Joseph Massima teaching in the refugee camp
Joseph Massima – the value of education
War forced Joseph’s parents to flee from South Sudan to Uganda on two occasions. The second time, when Joseph was 15, they had to live in a refugee camp. Joseph studied hard and was able to attend a Ugandan high school before becoming a volunteer primary teacher in the camp. Life beyond the camp was a futile dream until an older brother who had escaped to Kenya, sponsored Joseph to join him in Hobart. Joseph and his wife are now qualified teachers’ aides and have four children.
Paw Htoo and her son in a Thai refugee camp
Paw Htoo – hope for her son’s future
Paw Htoo’s family fled to Thailand when Burmese militia killed Karen people and burnt their villages. They were sent to one of Thailand’s refugee camps where an estimated 140,000 Karen now live. Thinking of their young son’s future, Paw Htoo and her husband accepted a United Nations’ offer to resettle their extended family. Her parents stayed, hoping they can one day return home. Paw Htoo likes Hobart’s small size and does not want to follow her sister and other Karen to mainland cities.

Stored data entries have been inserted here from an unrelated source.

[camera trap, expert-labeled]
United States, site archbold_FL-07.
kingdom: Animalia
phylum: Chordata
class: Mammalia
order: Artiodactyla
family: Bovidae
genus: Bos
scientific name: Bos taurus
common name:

Escape over the Mekong River – a Hmong tapestry
The Hmong in Tasmania
Vue Thaow had a scholarship to study in Hobart when his family and other Hmong fled over the Meekong River to escape persecution from Communists. He sponsored extended family members until there were over 600 Hmong in Hobart in the 1980s. But by then many were leaving their market gardens and colourful stalls at Salamanca Market, for Queensland and better job opportunities. Now only a few remain in Tasmania.